I was reading that it is considered bad form to require a browser to
redraw the page after it has been loaded, ie image swaps or color
changes using the pseudo-class a:active or a:hover, is is this the
general concesus, or does common usage prevail?


There's nothing wrong with some changes to the appearance of the page that
can assist many users in their use of the page, as long as (a) they don't
cause problems for other users and (b) they aren't conveying meaningful
information that the user needs and that isn't being conveyed in any other
way.

For example, a hover effect is a usability booster for sighted people using
your usual graphical PC browsers; it doesn't cause any trouble, and if
you're using a tool that doesn't benefit from the effect, you still have the
usual means (whatever that may be for your software) of telling where the
links and buttons are.

Calling attention to a portion of your page through a blinking effect is
bad.
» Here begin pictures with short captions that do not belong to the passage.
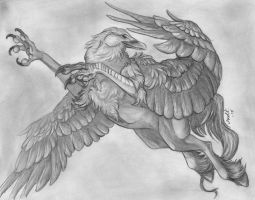Shade my Hippogriff by Doctor-Axel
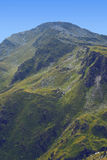 Montaña verde Fotos de archivo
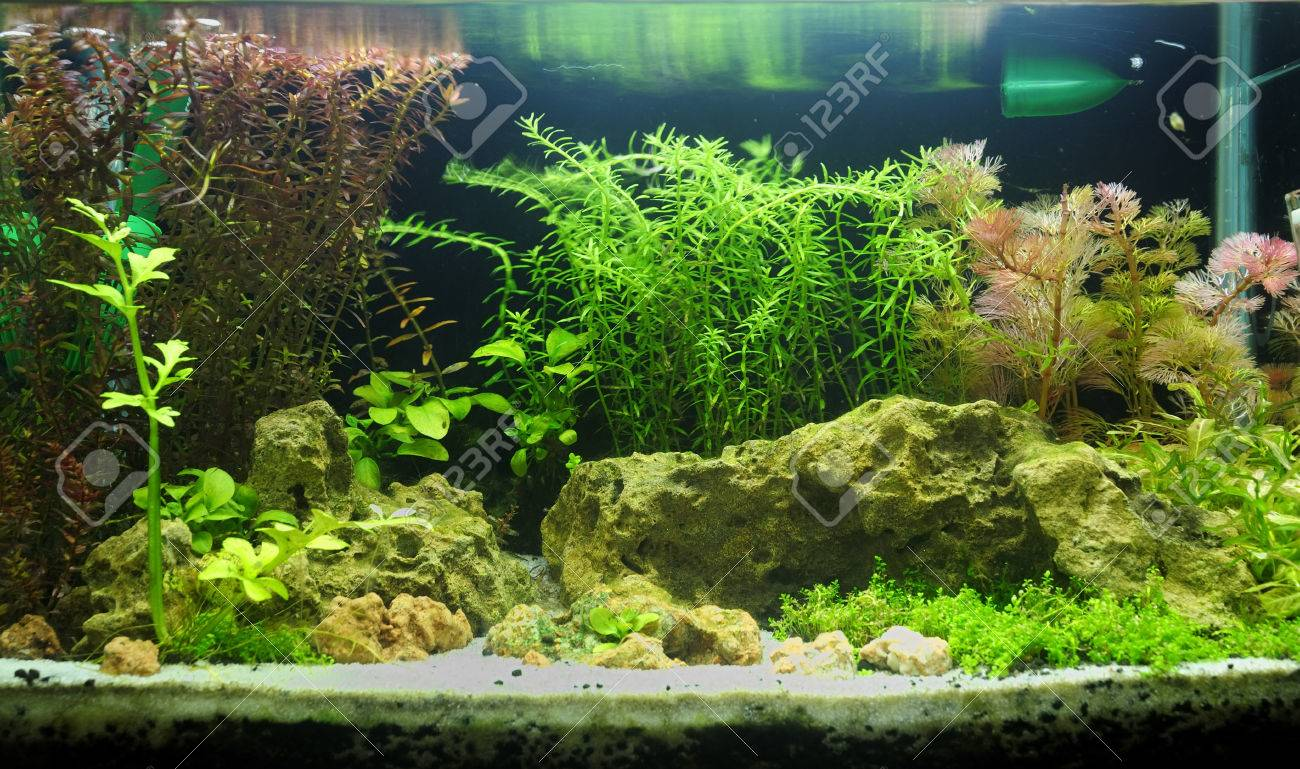 Aquascaping Of The Beautiful Planted Tropical Freshwater Aquarium Stock  Photo   23326986
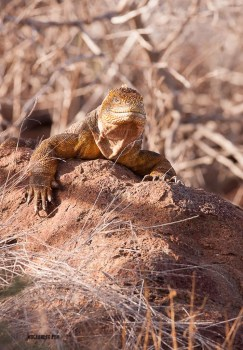 Land Iguana soaking up a few rays of sunshine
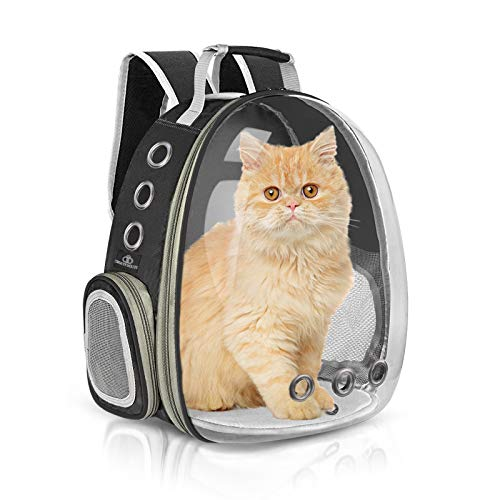 Bigeyescute Cat Backpack Carriers, Pet Carrier Backpack for Travel, Hiking and Outdoor Use (Black)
Not only is it annoying, but at certain frequencies blinking can cause
problems for people with certain disorders.

Most appearance changes are accomplished using Javascript. You should
consider that many people aren't allowing Javascript to operate in their
browsers, or are using tools that don't even recognize Javascript. So if you
are using Javascript to provide feedback to people about where they are in a
process, for example, people without Javascript won't have any idea what's
going on unless there are other clues that suffice without the extra help
provided by the Javascript.

Jul 20 '05 #3

P: n/a
Heath wrote:
I was reading that it is considered bad form to require a browser to
redraw the page after it has been loaded, ie image swaps or color
changes using the pseudo-class a:active or a:hover, is is this the
general concesus, or does common usage prevail?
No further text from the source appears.